• _Selected extract_
══════════════════════════════

Sir Noel Robert Malcolm,  (born 26 December 1956) is an English political journalist, historian and academic. A King's Scholar at Eton College, Malcolm read history at Peterhouse, Cambridge, and received his doctorate in history from Trinity College, Cambridge. He was a Fellow and College Lecturer of Gonville and Caius College, Cambridge, before becoming a political and foreign affairs journalist for The Spectator and the Daily Telegraph.

He stepped away from journalism in 1995 to become a writer and academic, being appointed as a Visiting Fellow of St Antony's College, Oxford, for two years. He became a Fellow of the Royal Society of Literature (FRSL) in 1997 and a Fellow of the British Academy (FBA) in 2001. Since 2002 he has been a senior research fellow of All Souls College, Oxford. He was knighted in the 2014 New Year Honours for services to scholarship, journalism, and European history.

Early life and education
Malcolm was born on 26 December 1956. He was educated at Eton College, an all-boys public school near Windsor, Berkshire, as a King's Scholar. He studied history at Peterhouse, Cambridge, between 1974 and 1978. He received his PhD in history while he was at Trinity College, Cambridge.

Career
Malcolm was a Fellow and college lecturer at Gonville and Caius College, Cambridge, from 1981 to 1988. He was a political columnist (1987–1991), then the foreign editor (1991–1992) of The Spectator, and a political columnist for the Daily Telegraph (1992–1995). He was jointly awarded the T. E. Utley Prize for Political Journalism in 1991.

In 1995 he gave up journalism to become a full-time writer. He was a Visiting Fellow of St Antony's College, Oxford, in 1995–1996, and has been a senior research fellow of All Souls College, Oxford, since 2002. He serves on the advisory board of the conservative magazine Standpoint.

Malcolm used to be the chairman of the Bosnian Institute, London, and president of the Anglo-Albanian Association.

Honours
Malcolm became a Fellow of the Royal Society of Literature (FRSL) in 1997 and a Fellow of the British Academy (FBA) in 2001. He is a Liveryman of the Worshipful Company of Fishmongers.

══════════════════════════════

Dataset entries
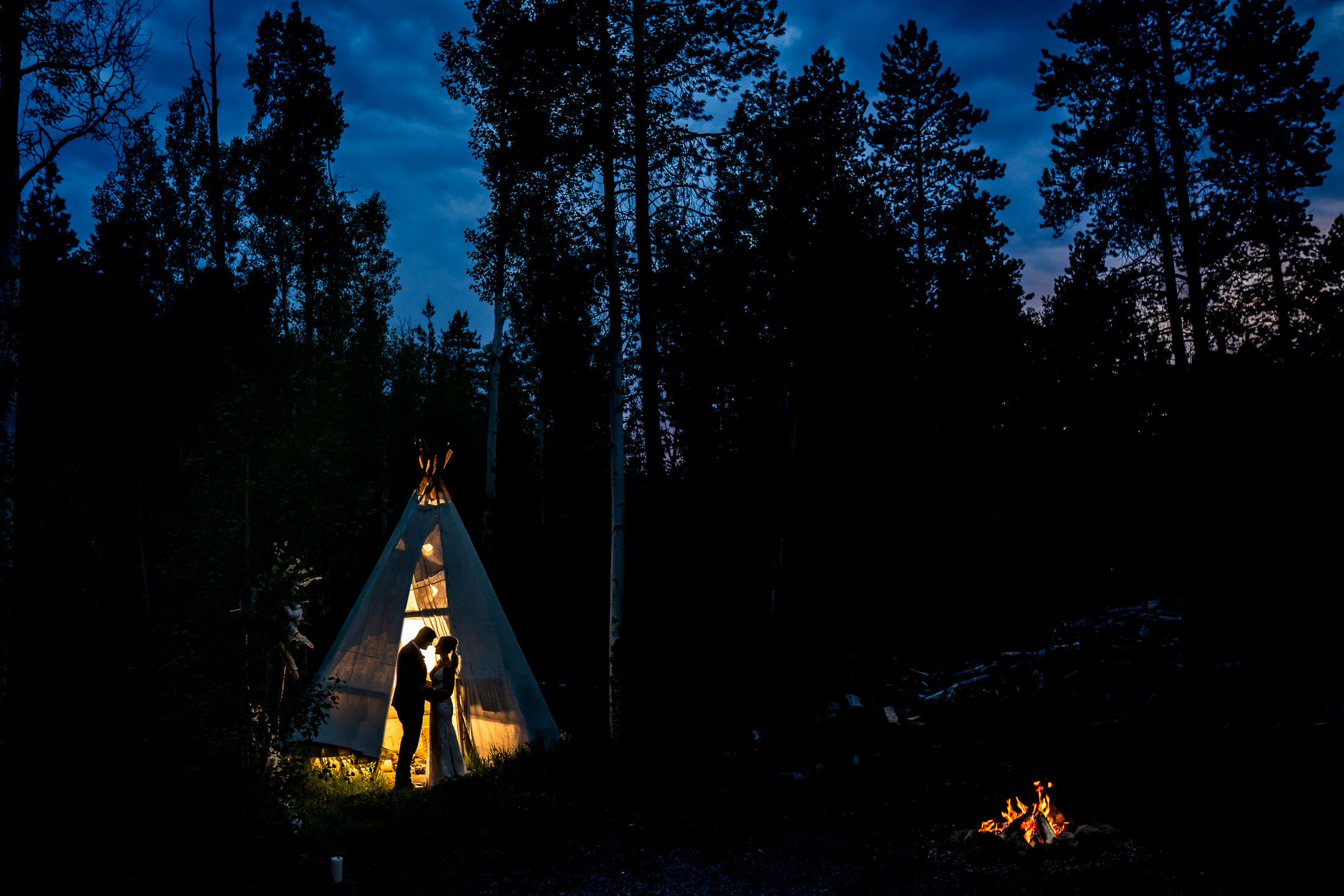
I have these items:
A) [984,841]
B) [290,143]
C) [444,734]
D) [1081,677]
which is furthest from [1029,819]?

══════════════════════════════

• _Set exercise 1_
Write out every line of the listing word for word, leaving out the pictures.
• _Set exercise 2_
Write what comes next in the biography of Noel Malcolm, picking up after its last sentence.
The biography of Noel Malcolm and the listing have nothing to do with each other.

• _Final result 1_
I have these items:
A) [984,841]
B) [290,143]
C) [444,734]
D) [1081,677]
which is furthest from [1029,819]?

• _Final result 2_
He is a Member of the Academy of Sciences and Arts of Kosovo, and an honorary fellow of both Peterhouse, Cambridge (since 2010), and Trinity College, Cambridge (since 2011). 

In 2013, he was awarded the British Academy Medal for his book Thomas Hobbes: Leviathan. 

Malcolm was knighted in the 2014 New Year Honours for services to scholarship, journalism, and European history. In 2016, he was awarded the Presidential Gold Medal of the League of Prizren by the president of Kosovo, Hashim Thaçi.

Works

Books
Malcolm is the author of

 De Dominis, 1560–1624: Venetian, Anglican, Ecumenist, and Relapsed Heretic (1984)
 George Enescu: His Life and Music ( Toccata Press, 1990), which has been translated into several languages
 Bosnia: A Short History (New York University Press, 1994), which has been translated into several languages
 Origins of English Nonsense (HarperCollins, 1997)
 Kosovo: A Short History (New York University Press, 1998)
 Books on Bosnia: A Critical Bibliography of Works relating to Bosnia-Herzegovina Published Since 1990 in West European Languages (with Quintin Hoare) (Bosnian Institute, 1999)
 Aspects of Hobbes (Oxford University Press, 2002)
 John Pell (1611–1685) and His Correspondence with Sir Charles Cavendish: The Mental World of an Early Modern Mathematician (with Jacqueline Stedall) (Oxford University Press, 2005)
 Agents of Empire: Knights, Corsairs, Jesuits and Spies in the Late Sixteenth-Century Mediterranean World (2015)
 Useful Enemies: Islam and The Ottoman Empire in Western Political Thought, 1450-1750 (2019)
 Rebels, Believers, Survivors: Studies in the History of the Albanians (Oxford University Press, 2020)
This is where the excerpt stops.